I think the bottom line is: You have stats that will get you in to a great school. It’s hard to predict exactly which one, and you might have to cast a somewhat wide net. I’d suggest you think a bit about what you like about these schools. Evanston is very different from University City/West Philly. Rural NY is very different from Cambridge. UNC is very different from all of them.
If you like east coast urban, maybe it would make sense to look at, beside Harvard and Penn also Columbia, JHU, Emory, Tufts, BU, Brown, NYU, GW, Vanderbilt etc. (most of them are also expensive, but some, like GW give merit aid)

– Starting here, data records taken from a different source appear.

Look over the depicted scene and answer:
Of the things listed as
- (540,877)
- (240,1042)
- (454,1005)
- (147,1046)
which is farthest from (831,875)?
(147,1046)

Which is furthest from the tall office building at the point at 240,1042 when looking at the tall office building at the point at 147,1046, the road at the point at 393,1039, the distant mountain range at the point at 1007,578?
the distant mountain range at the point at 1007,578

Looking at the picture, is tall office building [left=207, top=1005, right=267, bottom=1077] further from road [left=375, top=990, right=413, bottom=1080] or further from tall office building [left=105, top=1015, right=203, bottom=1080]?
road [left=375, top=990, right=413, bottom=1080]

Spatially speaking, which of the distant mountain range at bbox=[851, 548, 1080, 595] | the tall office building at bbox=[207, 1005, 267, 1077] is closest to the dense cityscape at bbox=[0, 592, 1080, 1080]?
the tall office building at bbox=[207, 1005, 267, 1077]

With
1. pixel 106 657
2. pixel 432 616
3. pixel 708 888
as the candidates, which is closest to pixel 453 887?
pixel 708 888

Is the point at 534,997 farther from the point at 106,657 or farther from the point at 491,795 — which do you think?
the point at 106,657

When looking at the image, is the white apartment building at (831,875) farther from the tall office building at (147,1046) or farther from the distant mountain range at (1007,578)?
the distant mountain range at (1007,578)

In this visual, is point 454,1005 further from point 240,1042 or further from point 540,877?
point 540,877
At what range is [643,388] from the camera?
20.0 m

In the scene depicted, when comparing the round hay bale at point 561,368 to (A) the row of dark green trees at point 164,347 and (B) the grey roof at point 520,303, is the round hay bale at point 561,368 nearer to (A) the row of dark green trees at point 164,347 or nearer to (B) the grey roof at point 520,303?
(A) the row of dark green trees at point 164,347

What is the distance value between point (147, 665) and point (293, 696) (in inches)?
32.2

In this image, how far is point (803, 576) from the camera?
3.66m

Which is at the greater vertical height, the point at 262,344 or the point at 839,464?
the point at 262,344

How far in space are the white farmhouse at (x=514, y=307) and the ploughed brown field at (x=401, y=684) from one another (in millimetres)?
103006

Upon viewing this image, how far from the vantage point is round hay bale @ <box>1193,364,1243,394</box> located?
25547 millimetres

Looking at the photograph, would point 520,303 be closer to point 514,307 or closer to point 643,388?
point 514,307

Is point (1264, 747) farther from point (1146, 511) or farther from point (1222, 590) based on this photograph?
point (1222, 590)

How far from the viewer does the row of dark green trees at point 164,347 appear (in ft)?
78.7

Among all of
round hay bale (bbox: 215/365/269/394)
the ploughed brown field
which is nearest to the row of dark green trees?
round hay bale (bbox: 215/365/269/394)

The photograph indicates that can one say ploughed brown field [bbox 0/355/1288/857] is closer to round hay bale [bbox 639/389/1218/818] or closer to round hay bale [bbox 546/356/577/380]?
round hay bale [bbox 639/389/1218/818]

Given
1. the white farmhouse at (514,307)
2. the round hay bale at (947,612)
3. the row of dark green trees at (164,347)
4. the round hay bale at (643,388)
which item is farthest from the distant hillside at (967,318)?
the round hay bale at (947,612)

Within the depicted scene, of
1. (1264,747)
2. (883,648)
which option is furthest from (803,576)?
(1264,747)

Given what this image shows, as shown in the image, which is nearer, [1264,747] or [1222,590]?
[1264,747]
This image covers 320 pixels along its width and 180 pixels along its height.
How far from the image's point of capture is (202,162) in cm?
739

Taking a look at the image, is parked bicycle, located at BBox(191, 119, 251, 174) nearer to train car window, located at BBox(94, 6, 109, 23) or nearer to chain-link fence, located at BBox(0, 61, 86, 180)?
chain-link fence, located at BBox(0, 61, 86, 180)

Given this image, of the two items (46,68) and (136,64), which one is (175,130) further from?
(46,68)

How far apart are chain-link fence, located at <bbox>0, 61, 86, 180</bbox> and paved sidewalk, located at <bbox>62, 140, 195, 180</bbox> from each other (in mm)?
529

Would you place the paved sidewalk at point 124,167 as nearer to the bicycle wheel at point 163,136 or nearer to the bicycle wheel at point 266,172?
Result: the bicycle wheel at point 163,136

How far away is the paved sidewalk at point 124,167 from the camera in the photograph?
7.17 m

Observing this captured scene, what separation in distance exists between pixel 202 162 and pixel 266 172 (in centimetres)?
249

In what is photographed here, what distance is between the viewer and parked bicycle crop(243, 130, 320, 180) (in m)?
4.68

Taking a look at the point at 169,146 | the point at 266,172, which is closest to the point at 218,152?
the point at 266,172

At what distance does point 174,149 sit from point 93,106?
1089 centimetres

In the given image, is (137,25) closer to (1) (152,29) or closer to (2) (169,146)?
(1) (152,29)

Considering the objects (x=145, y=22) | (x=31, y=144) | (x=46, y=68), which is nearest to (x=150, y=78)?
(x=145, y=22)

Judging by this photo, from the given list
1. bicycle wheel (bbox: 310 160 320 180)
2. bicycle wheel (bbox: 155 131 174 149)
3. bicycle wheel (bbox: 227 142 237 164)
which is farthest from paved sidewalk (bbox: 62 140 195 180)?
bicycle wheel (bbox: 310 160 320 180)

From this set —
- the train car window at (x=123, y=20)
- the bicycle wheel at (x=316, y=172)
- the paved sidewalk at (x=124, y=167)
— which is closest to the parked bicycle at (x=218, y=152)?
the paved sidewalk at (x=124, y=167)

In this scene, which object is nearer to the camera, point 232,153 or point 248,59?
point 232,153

If you want nice suburbs of a big city or a “smaller” city, Northwestern, Tufts, Princeton, WashU, Duke, Rochester etc.
For bigger, more rural/small town research maybe look at, as well as Cornell, UMich, Dartmouth, Wash&Lee, Elon etc.
As you will likely have a choice of a number of schools, I’d think about the specifics of the type of education you want - what exactly is important to you - and make sure the schools on your list have those attributes.
Last question - did someone tell you to take the SAT again? A 35 ACT is like a 1570 or something. It has to be 99%. That will be tough to hit, moreless beat with the SAT. I think most schools only require one of the two tests. If someone suggested you need an SAT score to be competitive at those schools they may know more than I, but I was under the impression few schools these days care which test you took. You might want to ask your GC.
Hope this helps a bit. Concentrate on a strong application and you’ll have awesome opportunities.